Vorliegender Text
┄┄┄┄┄┄┄┄┄┄┄┄┄┄┄┄┄┄┄┄

Was im Recruiting funktioniert – und was nicht
Das Institut der deutschen Wirtschaft (IW) hat auf Basis einer repräsentativen Unternehmensbefragung untersucht, welche Strategien sich bei der Gewinnung und Bindung von Mitarbeitenden eignen – und wo ungenutztes Potenzial liegt.
Werfen wir einen Blick auf die Ergebnisse:
Passende Strategien für erfolgreiches Recruiting: Besonders wirksam sind demnach Empfehlungen von Mitarbeitern, weil diese das Vertrauen und die Nähe zur Zielgruppe haben, ebenso Praktika, mit denen der Betrieb frühzeitig Nachwuchskräfte gewinnen kann. Auch Social-Media-Stellenanzeigen entfalten den Experten zufolge Wirkung, wenn sie zielgruppengerecht gestaltet sind: „Entscheidend für ein erfolgreiches Recruiting ist die gezielte und passgenaue Umsetzung ausgewählter Strategien.“
Arbeitsorganisation ist ein wichtiger Bindungsfaktor: „Erfolgreiche Mitarbeiterbindung beruht auf einem Zusammenspiel verschiedener Strategien – im Mittelpunkt stehen Vertrauen, Flexibilität und Entwicklungsperspektiven“, heißt es in der Studie. So setzen viele Unternehmen mit Erfolg auf eine vertrauensvolle Führungskultur, flexible Arbeitszeiten und mobiles Arbeiten, um die Vereinbarkeit von Beruf und Privatleben zu verbessern. Auch regelmäßige Mitarbeitergespräche leisten demzufolge einen wichtigen Beitrag zur Bindung, da individuelle Bedürfnisse adressiert und Entwicklungsmöglichkeiten aufgezeigt werden können. Damit Weiterbildungen auf die Mitarbeiterbindung einzahlen, sei es allerdings wichtig, dass sie klar strukturiert sind.

┄┄┄┄┄┄┄┄┄┄┄┄┄┄┄┄┄┄┄┄

Bereitgestelltes Material
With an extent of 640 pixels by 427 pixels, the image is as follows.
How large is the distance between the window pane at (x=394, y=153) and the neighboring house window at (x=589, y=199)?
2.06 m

┄┄┄┄┄┄┄┄┄┄┄┄┄┄┄┄┄┄┄┄

Zu bearbeitende Aufgabe
Welche Bedingung nennt der Text über Recruiting dafür, dass Weiterbildungen auf die Mitarbeiterbindung einzahlen?

Ergebnis der Aufgabe
Sie müssen klar strukturiert sein.